Soxhlet extraction of sunflower meals, cereals, cereals-based foods and milk powder: All samples except for vegetable oils were extracted with a FOSS extraction device. Briefly, 10 g of sample was weighted to 0.01 g accuracy and placed in an extraction cell, spiked with extraction labeled ¹³C - PCDDs/PCDFs and DL-PCBs congeners and leave for equilibration around 30 min.

And extracted with solvent mixture Hexane: Acetone (80:20) for 3 hours. After that, the extract was evaporated to dryness. After that, sunflower meals and milk powder extract were weighed for the determination of lipid content. The whole extracts were dissolved in hexane and added 55% acid silica. The samples were shaken vigorously for 30 sec. and put into centrifugation at 5000 rpm for 5 min, filtrated and evaporated to dryness.

Extraction of sunflower seeds and rapeseeds: Briefly, 10 g milled sunflower seed and rapeseed samples were extracted for 3 hours. After concentration, the determination of lipid content was obtained gravimetrically. The extracted fat was fortified with extraction-labeled mixtures of ¹³C - PCDDs/PCDFs and DL-PCBs congeners and left for homogenization for around 5 min. The oilseed extracts were directly dissolved in hexane and mixed with 55% acid/silica.

Each vegetable oil was weighed around 2.5 g, dissolved in 30 ml hexane and performed acid digestion with 17 g 55% acid-silica, followed by filtration of clean extract and evaporation to dryness.

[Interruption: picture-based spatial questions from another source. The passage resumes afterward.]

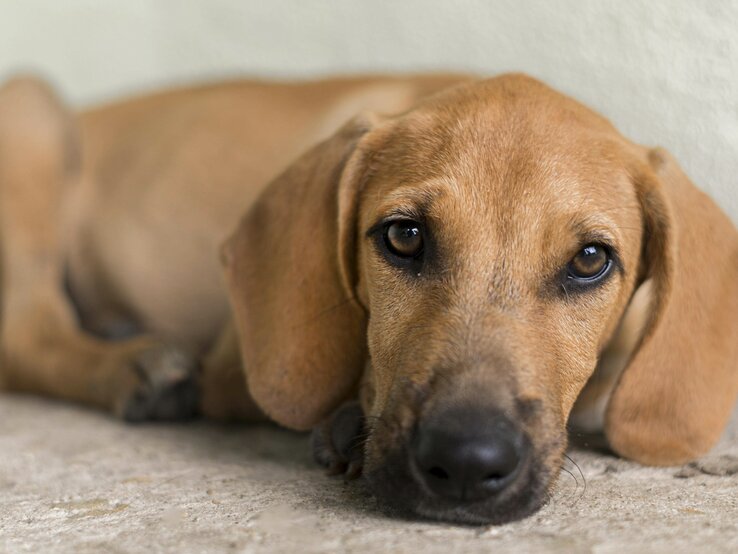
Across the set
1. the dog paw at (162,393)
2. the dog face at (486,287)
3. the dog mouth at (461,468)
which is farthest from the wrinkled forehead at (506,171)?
the dog paw at (162,393)

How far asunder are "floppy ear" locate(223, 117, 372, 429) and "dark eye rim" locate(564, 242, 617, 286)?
28.1 inches

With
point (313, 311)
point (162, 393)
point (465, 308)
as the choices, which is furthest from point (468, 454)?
point (162, 393)

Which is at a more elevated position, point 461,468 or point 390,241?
point 390,241

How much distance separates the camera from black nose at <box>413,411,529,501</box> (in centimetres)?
224

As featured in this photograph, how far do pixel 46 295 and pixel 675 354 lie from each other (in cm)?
→ 309

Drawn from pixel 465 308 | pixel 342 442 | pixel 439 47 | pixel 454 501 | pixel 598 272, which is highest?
pixel 439 47

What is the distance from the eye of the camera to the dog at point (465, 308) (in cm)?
243

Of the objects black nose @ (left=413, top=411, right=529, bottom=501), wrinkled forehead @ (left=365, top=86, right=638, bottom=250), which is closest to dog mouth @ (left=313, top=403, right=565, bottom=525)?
black nose @ (left=413, top=411, right=529, bottom=501)

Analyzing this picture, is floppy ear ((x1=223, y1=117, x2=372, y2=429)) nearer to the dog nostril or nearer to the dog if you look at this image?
the dog

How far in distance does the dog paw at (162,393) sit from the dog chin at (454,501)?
170 cm

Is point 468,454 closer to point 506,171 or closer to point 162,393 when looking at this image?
point 506,171

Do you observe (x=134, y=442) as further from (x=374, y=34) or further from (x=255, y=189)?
(x=374, y=34)

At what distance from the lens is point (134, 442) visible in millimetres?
3609

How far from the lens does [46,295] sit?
15.8 feet
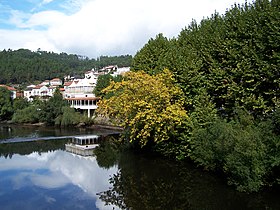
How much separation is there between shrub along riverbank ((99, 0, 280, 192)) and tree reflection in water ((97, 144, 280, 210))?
3.31ft

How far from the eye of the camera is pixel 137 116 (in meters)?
24.6

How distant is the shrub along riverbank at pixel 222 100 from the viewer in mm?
18562

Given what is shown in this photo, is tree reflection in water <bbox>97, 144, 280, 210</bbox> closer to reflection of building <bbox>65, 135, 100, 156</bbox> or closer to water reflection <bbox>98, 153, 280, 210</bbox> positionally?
water reflection <bbox>98, 153, 280, 210</bbox>

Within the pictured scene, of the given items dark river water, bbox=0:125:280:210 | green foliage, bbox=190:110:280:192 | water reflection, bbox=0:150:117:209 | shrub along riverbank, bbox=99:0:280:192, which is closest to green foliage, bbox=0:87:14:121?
dark river water, bbox=0:125:280:210

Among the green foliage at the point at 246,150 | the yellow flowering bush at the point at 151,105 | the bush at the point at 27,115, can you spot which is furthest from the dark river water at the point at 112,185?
the bush at the point at 27,115

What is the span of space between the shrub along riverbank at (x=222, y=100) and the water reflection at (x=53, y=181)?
17.3ft

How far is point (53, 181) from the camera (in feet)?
74.2

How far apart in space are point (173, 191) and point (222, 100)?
10220mm

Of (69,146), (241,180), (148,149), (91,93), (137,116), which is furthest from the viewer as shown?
(91,93)

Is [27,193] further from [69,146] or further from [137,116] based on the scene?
[69,146]

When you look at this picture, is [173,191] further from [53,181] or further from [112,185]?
[53,181]

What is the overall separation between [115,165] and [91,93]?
4190 centimetres

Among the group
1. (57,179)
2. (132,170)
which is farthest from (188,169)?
(57,179)

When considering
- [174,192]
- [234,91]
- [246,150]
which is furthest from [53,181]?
[234,91]
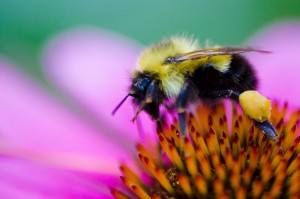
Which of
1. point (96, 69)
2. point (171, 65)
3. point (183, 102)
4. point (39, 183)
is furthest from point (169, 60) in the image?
point (96, 69)

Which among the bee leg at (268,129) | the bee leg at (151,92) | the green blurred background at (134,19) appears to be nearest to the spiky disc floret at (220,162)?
the bee leg at (268,129)

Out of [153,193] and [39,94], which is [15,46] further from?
[153,193]

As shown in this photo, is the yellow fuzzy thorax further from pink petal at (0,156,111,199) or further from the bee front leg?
pink petal at (0,156,111,199)

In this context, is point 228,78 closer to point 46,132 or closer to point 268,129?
point 268,129

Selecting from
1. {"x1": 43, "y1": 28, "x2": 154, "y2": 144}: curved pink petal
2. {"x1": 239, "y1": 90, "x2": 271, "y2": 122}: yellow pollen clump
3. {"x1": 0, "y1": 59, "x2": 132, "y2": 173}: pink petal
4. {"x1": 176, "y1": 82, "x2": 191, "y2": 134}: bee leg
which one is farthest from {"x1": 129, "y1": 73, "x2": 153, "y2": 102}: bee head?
{"x1": 43, "y1": 28, "x2": 154, "y2": 144}: curved pink petal

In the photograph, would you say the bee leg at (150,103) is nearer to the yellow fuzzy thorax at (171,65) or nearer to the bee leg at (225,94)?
the yellow fuzzy thorax at (171,65)
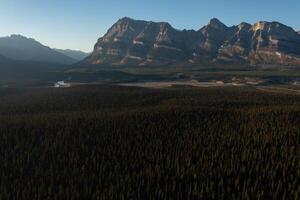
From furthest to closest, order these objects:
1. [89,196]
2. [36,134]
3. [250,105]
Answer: [250,105], [36,134], [89,196]

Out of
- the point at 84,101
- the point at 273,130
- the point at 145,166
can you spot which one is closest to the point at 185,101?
the point at 84,101

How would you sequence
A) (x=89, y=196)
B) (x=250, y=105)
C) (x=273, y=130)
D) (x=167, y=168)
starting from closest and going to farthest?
(x=89, y=196) → (x=167, y=168) → (x=273, y=130) → (x=250, y=105)

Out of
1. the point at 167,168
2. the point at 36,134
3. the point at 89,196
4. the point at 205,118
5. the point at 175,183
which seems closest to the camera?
the point at 89,196

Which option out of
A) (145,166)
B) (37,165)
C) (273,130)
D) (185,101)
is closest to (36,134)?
(37,165)

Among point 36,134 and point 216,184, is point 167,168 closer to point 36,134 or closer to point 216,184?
point 216,184

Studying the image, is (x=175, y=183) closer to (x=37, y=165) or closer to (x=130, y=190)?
(x=130, y=190)

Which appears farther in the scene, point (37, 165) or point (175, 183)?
point (37, 165)
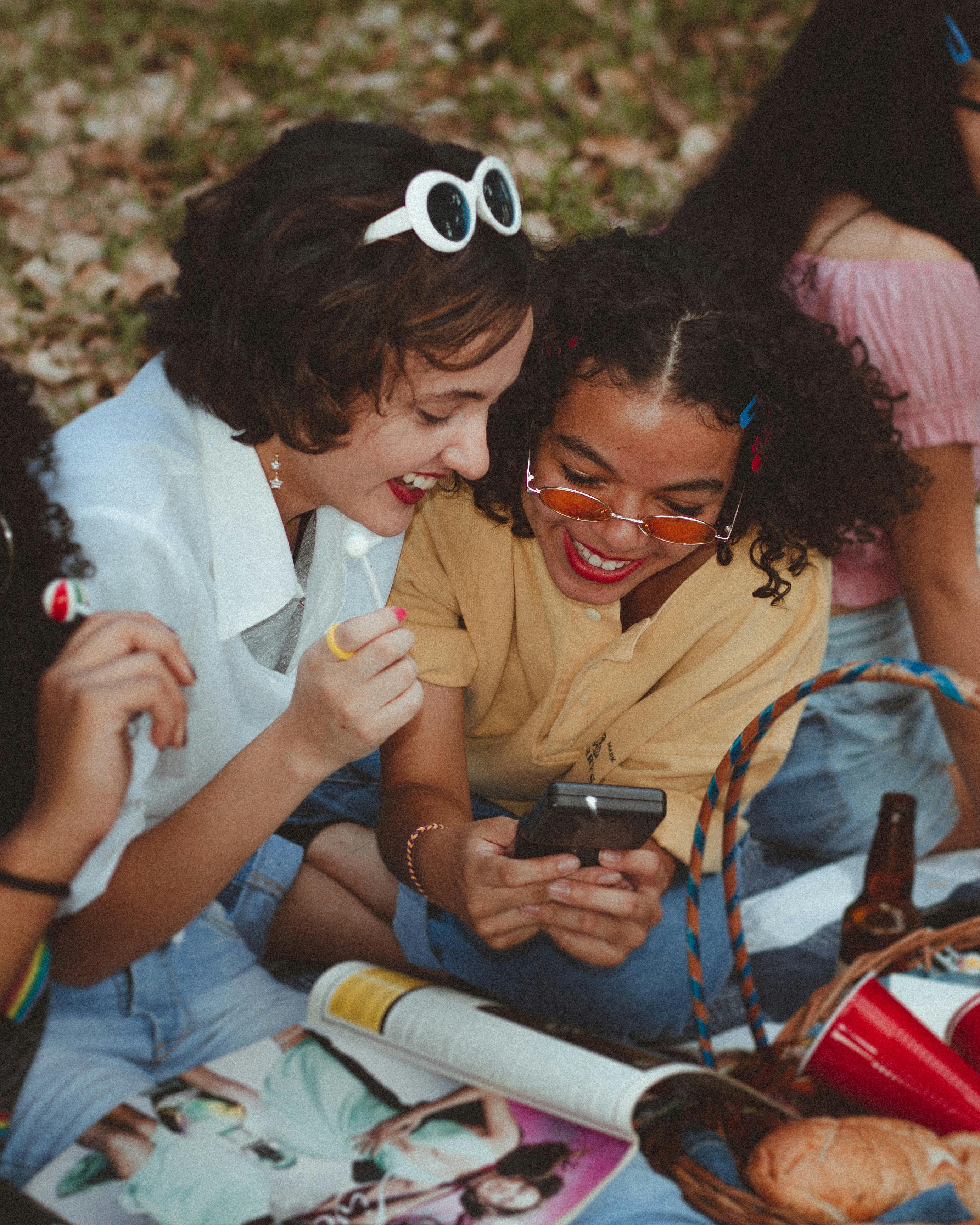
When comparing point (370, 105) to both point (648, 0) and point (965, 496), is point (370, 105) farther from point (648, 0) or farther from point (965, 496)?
point (965, 496)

Extraction of cereals and cereal-based products: 10 g milled cereal samples were extracted with solvent mixture Hexane: DCM (1:1) for three hours, evaporated on a rotatory evaporator to dryness and subjected directly to multilayer column cleanup.

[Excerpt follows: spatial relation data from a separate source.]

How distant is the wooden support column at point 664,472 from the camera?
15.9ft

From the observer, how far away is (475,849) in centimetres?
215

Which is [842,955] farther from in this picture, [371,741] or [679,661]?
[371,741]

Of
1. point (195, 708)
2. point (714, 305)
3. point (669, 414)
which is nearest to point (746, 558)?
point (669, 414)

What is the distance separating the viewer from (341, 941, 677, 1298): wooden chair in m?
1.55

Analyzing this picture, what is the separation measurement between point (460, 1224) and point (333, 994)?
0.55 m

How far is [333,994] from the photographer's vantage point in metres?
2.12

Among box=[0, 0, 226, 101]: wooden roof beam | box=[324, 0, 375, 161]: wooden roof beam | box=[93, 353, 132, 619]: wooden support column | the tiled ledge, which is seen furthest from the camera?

Multilayer column clean-up: All samples except cereal extract, which are directly put on multilayer column purification after filtration and evaporation to dryness, were subjected to cleanup additionally on multilayer acid/base silica column in following order (1 g silica, 5 g NaOH-silica, 10 g 44 % acid-silica, 1 g sodium sulfate), with hexane. Separation of dioxins and PCBs was accomplished on the alumina column (5 g) by wet filling with hexane. The first fraction containing non-ortho and mono-ortho-PCBs was eluted by 70 ml hexane: DCM (95:5), and the second fraction with PCDDs/PCDFs was eluted with 45 ml Hexane: DCM (50:50). After evaporation to complete dryness, each fraction was quantitatively transferred to a vial with insert(300 μl volume), spiked with ¹³C₁₂ - 1,2,34-TCDD/ ¹³C₁₂- 1,2,3,7,8,9-HxCDD recovery standard mixture for PCDD/PCDF and ¹³C - PCB70, PCB 111, PCB138 and PCB 189 for DL- PCBs, concentrated to a 20 μl final volume and injected in GC/MS/MS [4,5] (Figures 3-10).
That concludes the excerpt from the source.